The task
According to the source extract on bringing employees back to the office, what distance should separate each workstation?

Source extract
────────
Employers should carry on supporting their employees in the best way they can, from strictly implementing health and safety protocols, cleaning and disinfection, social distancing to providing mental health support.
With restrictions easing in some states like Hawaii, Mississippi, Kansas, and Louisiana, and lifted in other states like Georgia, Missouri, and Iowa, more and more employees who had to work from home for over a year are now expected to return to their respective workplaces.
It’s a good sign, economy- and business-wise.
But until the very last case of COVID-19 is over, there is always the fear about health and safety.
As the pandemic continues, employers are tasked to ensure that utmost health and safety protocols are observed in their place of business, and reassure their employees that it’s now safe to return to work.
Here’s how you can encourage employees back to their office and guarantee their safety:
Be updated with government COVID-19 guidelines
It’s the responsibility of business owners to stay on top of all the recent information about the pandemic and act accordingly.
The Centers for Disease (CDC) has released in-depth guidance for businesses and employers. There, you’ll find SOPS on symptom screening, hazard assessment, testing, quarantine, social distancing policies, and many others.
In addition to this, there might be more health protocols required by your state health department. Make sure to keep track of these policies as they are updated from time to time.
Be strict with “social distancing”
As employees return to work, there shouldn’t be cramped workspaces anymore.
According to the World Health Organization social distancing has been identified as one of the best ways to stop the spread of COVID-19. This will also allay the fears of those who are still anxious about returning to work.
Start by implementing an office layout, according to the social distancing policies set by the CDC.
Here are some helpful tips when re-arranging your office:
- Remove dead ends and create a one-way system to and from each seat.
- Consider the high-traffic pathways when creating a socially distanced layout. Mark these busy areas as one-way zones, and direct employees to take a detour when walking in the opposite direction.
- Each workstation should have a distance of 6 feet in between. Make sure to put signage to keep everyone informed.
- Install transparent partitions to avoid face-to-face interactions.
────────
Data
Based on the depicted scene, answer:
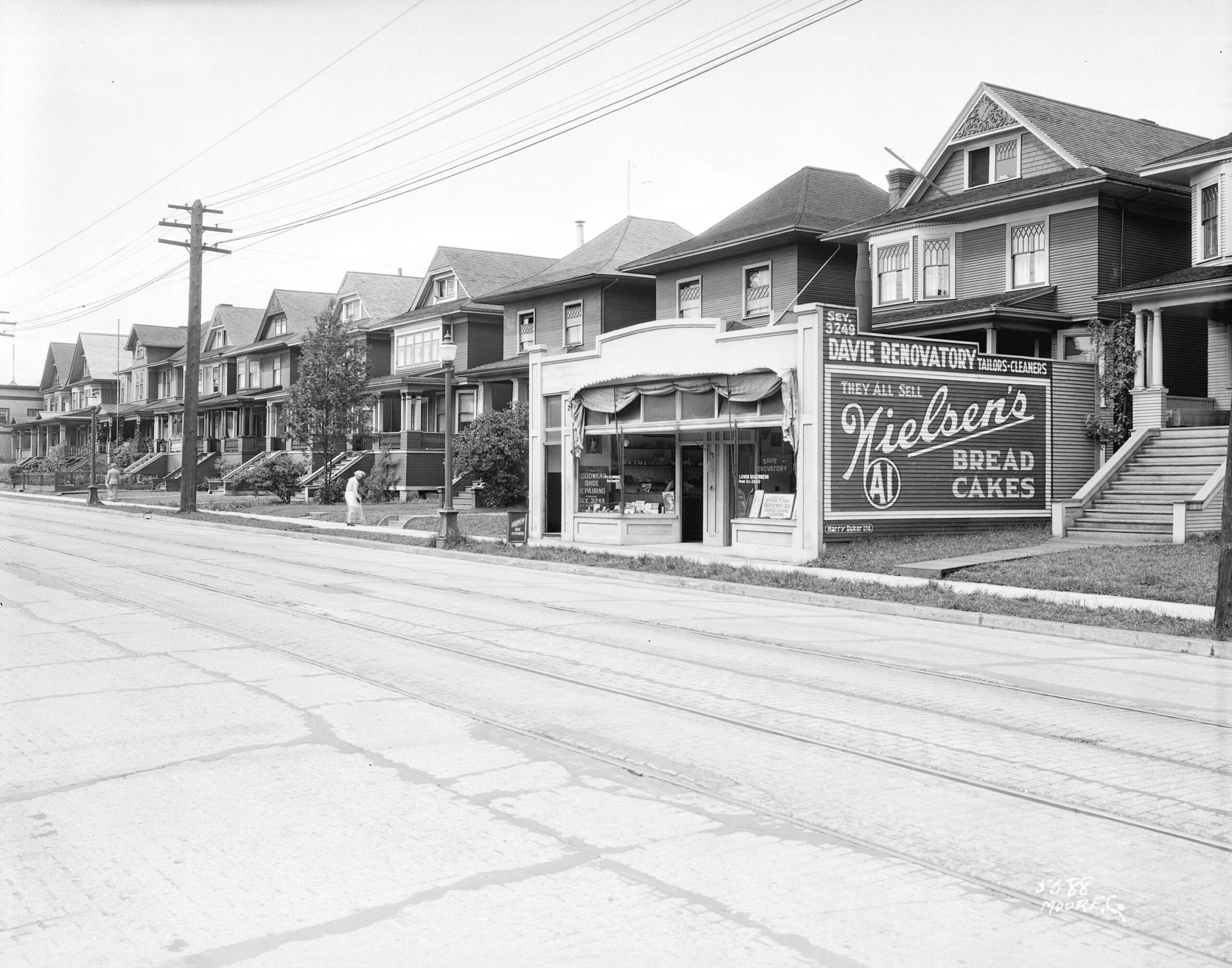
────────
Solution to this task
6 feet